Deloitte, in its annual holiday retail forecast, predicts that holiday retail sales (November to January) will increase between 7% and 9% compared with last year. That compared with year-over-year growth between November 2020 and January 2021 of 5.8%. Mastercard SpendingPulse forecasts that holiday retail sales (Nov. 1 to Dec. 24) will rise 7.4% compared with 2020 and, perhaps more importantly, jump 11.1% compared with 2019.
E-commerce sales aren't finished growing, either, with the company predicting a year-over-year increase of 7.6%. As an illustration of how much the coronavirus pandemic drove online shopping, Mastercard also predicts that e-commerce sales will be up 57.3% in 2021 compared with 2019.

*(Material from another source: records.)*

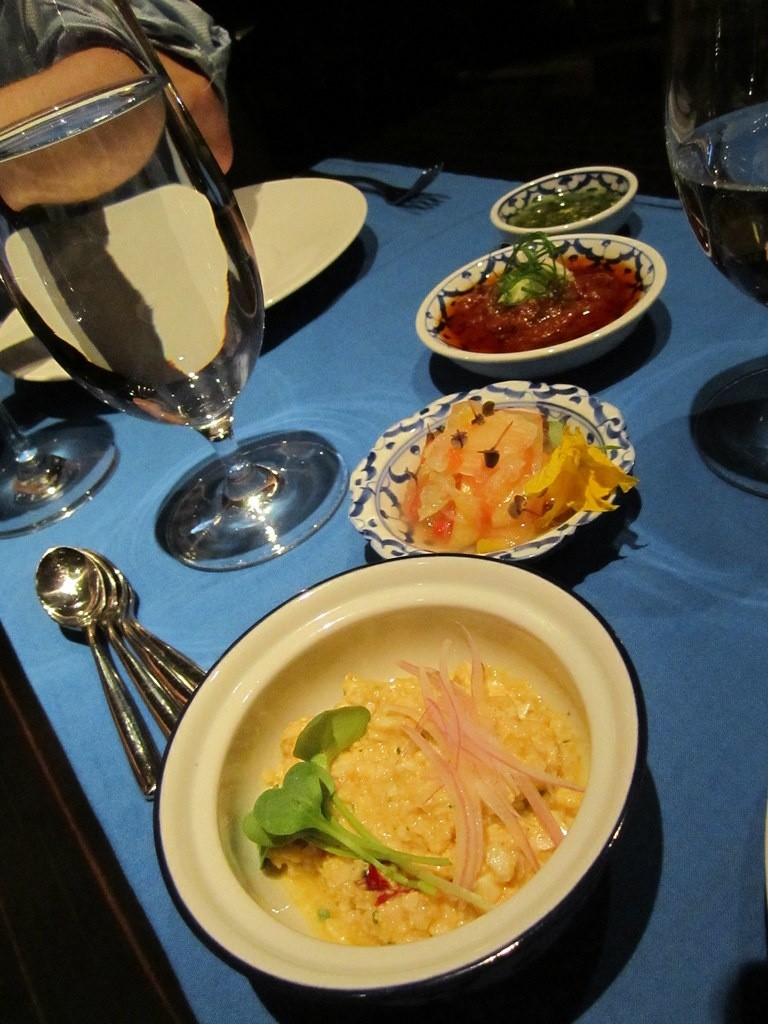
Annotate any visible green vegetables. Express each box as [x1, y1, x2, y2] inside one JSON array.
[[510, 188, 619, 227], [492, 230, 569, 304], [242, 704, 482, 905]]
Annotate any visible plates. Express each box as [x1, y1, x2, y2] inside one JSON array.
[[0, 177, 368, 383], [347, 379, 636, 561]]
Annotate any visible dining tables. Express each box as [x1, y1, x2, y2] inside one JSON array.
[[0, 156, 768, 1024]]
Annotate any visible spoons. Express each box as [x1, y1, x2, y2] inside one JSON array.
[[35, 548, 209, 802]]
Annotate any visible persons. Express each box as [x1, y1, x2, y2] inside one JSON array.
[[0, 0, 235, 176]]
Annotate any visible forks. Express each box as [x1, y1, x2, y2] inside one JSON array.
[[295, 161, 446, 205]]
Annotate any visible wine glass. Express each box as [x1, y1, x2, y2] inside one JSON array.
[[0, 381, 118, 537], [665, 0, 768, 499], [0, 0, 352, 573]]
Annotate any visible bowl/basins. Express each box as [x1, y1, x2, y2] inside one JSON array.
[[416, 233, 668, 380], [489, 165, 639, 247], [152, 553, 648, 1005]]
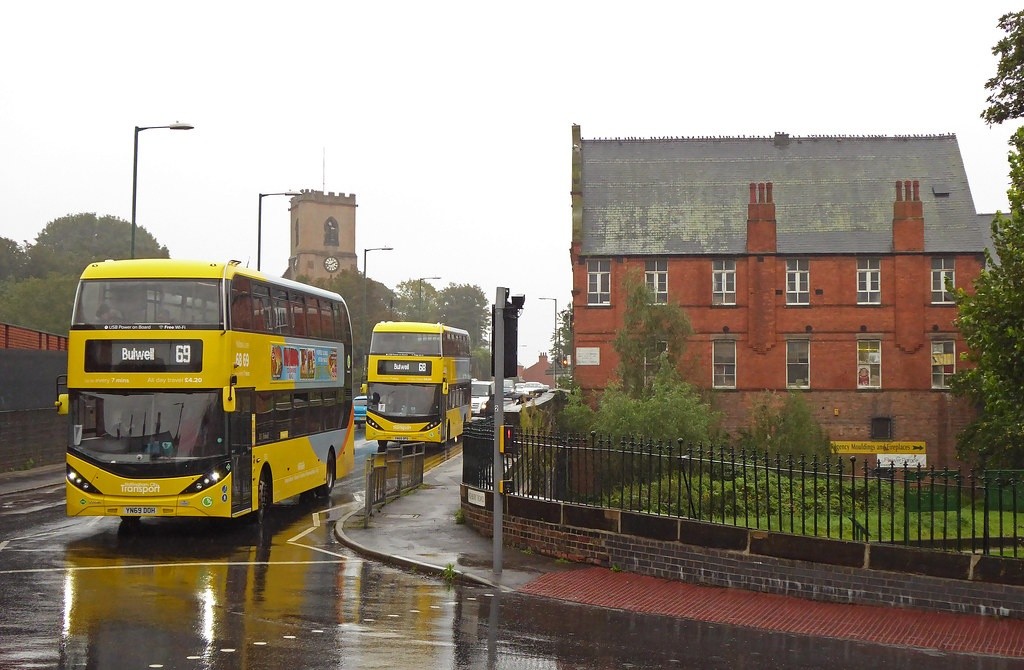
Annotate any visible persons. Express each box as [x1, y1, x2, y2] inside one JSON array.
[[486, 394, 494, 416], [96, 290, 124, 321], [517, 395, 524, 405]]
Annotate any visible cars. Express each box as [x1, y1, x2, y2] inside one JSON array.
[[353, 396, 372, 429], [504, 380, 516, 399], [514, 382, 525, 398], [523, 382, 543, 401]]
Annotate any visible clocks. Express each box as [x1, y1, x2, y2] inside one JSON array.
[[324, 256, 340, 272]]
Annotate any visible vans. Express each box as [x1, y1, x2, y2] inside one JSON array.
[[472, 381, 495, 417]]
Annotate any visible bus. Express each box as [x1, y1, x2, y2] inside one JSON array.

"With potential supply chain and labor supply issues impacting the season, retailers are expected to offer omnichannel promotions early on," Mastercard reports, particularly in electronics and apparel, which shoppers tend to give as gifts.
Shoppers should expect fewer discounts, more limited inventory at stores and longer wait times for orders. That is because of international supply chain problems that include factory shutdowns, chip shortages and port congestion, CNBC reports, along with labor shortages that will slow down rectification of those supply chain problems.
The holiday shopping forecasts come as many malls and major retailers had a reasonably good summer in terms of traffic, according to Placer.ai, though visits dipped again in August, perhaps in response to the uptick in Covid-19 cases in many parts of the country, but also because Labor Day weekend was partly in August in 2019 while it was fully in September this year.
In July 2021, mall visits finally outpaced 2019, the company reports, up 1% for indoor malls and 2% for outdoor malls. In August, however, the numbers were below 2019 again, as they had been every month before July, with indoor malls seeing 2.5% less traffic and outdoor malls 4.6% less.
Brokers and analysts say that while some malls are doing well, older malls are often hurting, especially those with large vacancies where department store tenants used to be, The Wall Street Journal reports.
The largest physical retailers did quite well in the summer. Walmart saw visits up 2.9% in July and 3.9% in August when compared to 2019, Placer.ai notes, and Target saw visits up 15.7% in both July and August when compared to 2019.